David Horovitz, director of strategic alliances at Queensland-based Hotspot Global, said the engagement with SkyNetGlobal was one more step towards a global, multi-vendor wireless network.
'Our business model enables hotspot service providers to get more locations or bring in customers to their locations,' he said.
Horovitz said that one of the biggest barriers to adoption of public wireless networks and hotspots was that different vendors and networks did not link. Thus, someone might have to pay once to join one ISP at one airport, and then again to use another location's hotspots.
'The thing about WiFi is that it is one small footprint with an access point. To be able to get a total wireless infrastructure, providers need to go and sell to the location owners,' he said.
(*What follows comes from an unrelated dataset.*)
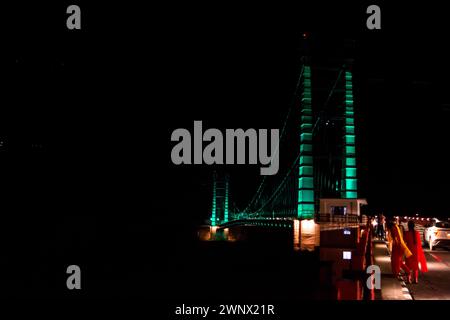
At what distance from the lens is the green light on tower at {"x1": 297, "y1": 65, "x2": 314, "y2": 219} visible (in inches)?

The deal with SkyNetGlobal combined efforts to further develop Hotspot Global's 'clearing house' software - which enables service providers to bill each other's customers in a similar way to Visa account holders based at different banks - with SkyNetGlobal's IXM software for WiFi-enabled mobile phones.
Such phones would soon be used at public access wireless hotspots and WiFi was cheaper and faster than emerging 3G mobile phone technology, the companies claimed.
The strategic alliance also arranged for multilateral global roaming, allowing SkyNetGlobal subscribers access to all Hotspot Global's public hotspots on the eastern seaboard and across Asia.
Jonathon Soon, CEO at SkyNetGlobal, said Hotspot Global's business complemented those of his company. 'They are also a good fit because Queensland was our weakest state in terms of hotspot coverage, so gaining access to projects [by Hotspot Global] like the Queensland Government's WiFi deployment solves some immediate needs,' Soon said.
Kurt Nasarenko, director of marketing at Hotspot Global, said he believed legacy systems such as WiFi provider group GRIC didn't make it easy enough for small, niche service providers to participate in roaming arrangements.
'Hotspots need to be used as easily as using a mobile telephone, so we started looking at business models that could achieve that,' Nasarenko said.